Saved entries
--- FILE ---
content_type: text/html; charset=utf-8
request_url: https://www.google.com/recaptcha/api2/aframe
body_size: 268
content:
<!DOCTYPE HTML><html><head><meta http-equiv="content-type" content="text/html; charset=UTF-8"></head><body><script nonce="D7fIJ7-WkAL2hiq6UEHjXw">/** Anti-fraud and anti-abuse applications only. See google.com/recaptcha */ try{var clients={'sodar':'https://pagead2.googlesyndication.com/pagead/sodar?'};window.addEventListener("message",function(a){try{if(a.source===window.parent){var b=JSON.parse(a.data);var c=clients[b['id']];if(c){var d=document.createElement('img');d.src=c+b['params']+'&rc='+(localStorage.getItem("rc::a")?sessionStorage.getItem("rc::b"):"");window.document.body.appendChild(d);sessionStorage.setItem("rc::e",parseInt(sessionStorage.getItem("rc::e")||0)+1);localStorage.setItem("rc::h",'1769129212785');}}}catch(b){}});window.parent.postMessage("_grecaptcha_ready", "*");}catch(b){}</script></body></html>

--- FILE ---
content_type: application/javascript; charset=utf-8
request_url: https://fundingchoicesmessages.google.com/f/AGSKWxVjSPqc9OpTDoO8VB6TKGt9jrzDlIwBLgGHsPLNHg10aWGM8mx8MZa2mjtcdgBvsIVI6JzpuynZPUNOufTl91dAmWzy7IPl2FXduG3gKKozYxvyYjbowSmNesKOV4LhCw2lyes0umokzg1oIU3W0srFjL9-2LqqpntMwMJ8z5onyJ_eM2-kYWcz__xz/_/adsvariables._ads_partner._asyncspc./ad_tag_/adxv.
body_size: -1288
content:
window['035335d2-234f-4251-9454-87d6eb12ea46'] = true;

**Task brief**
Your answer must be an exact transcription of the lines from the one containing "content_type: application/javascript; charset=utf-8" through the last line of the records above, and nothing else.

**Answer section**
content_type: application/javascript; charset=utf-8
request_url: https://fundingchoicesmessages.google.com/f/AGSKWxVjSPqc9OpTDoO8VB6TKGt9jrzDlIwBLgGHsPLNHg10aWGM8mx8MZa2mjtcdgBvsIVI6JzpuynZPUNOufTl91dAmWzy7IPl2FXduG3gKKozYxvyYjbowSmNesKOV4LhCw2lyes0umokzg1oIU3W0srFjL9-2LqqpntMwMJ8z5onyJ_eM2-kYWcz__xz/_/adsvariables._ads_partner._asyncspc./ad_tag_/adxv.
body_size: -1288
content:
window['035335d2-234f-4251-9454-87d6eb12ea46'] = true;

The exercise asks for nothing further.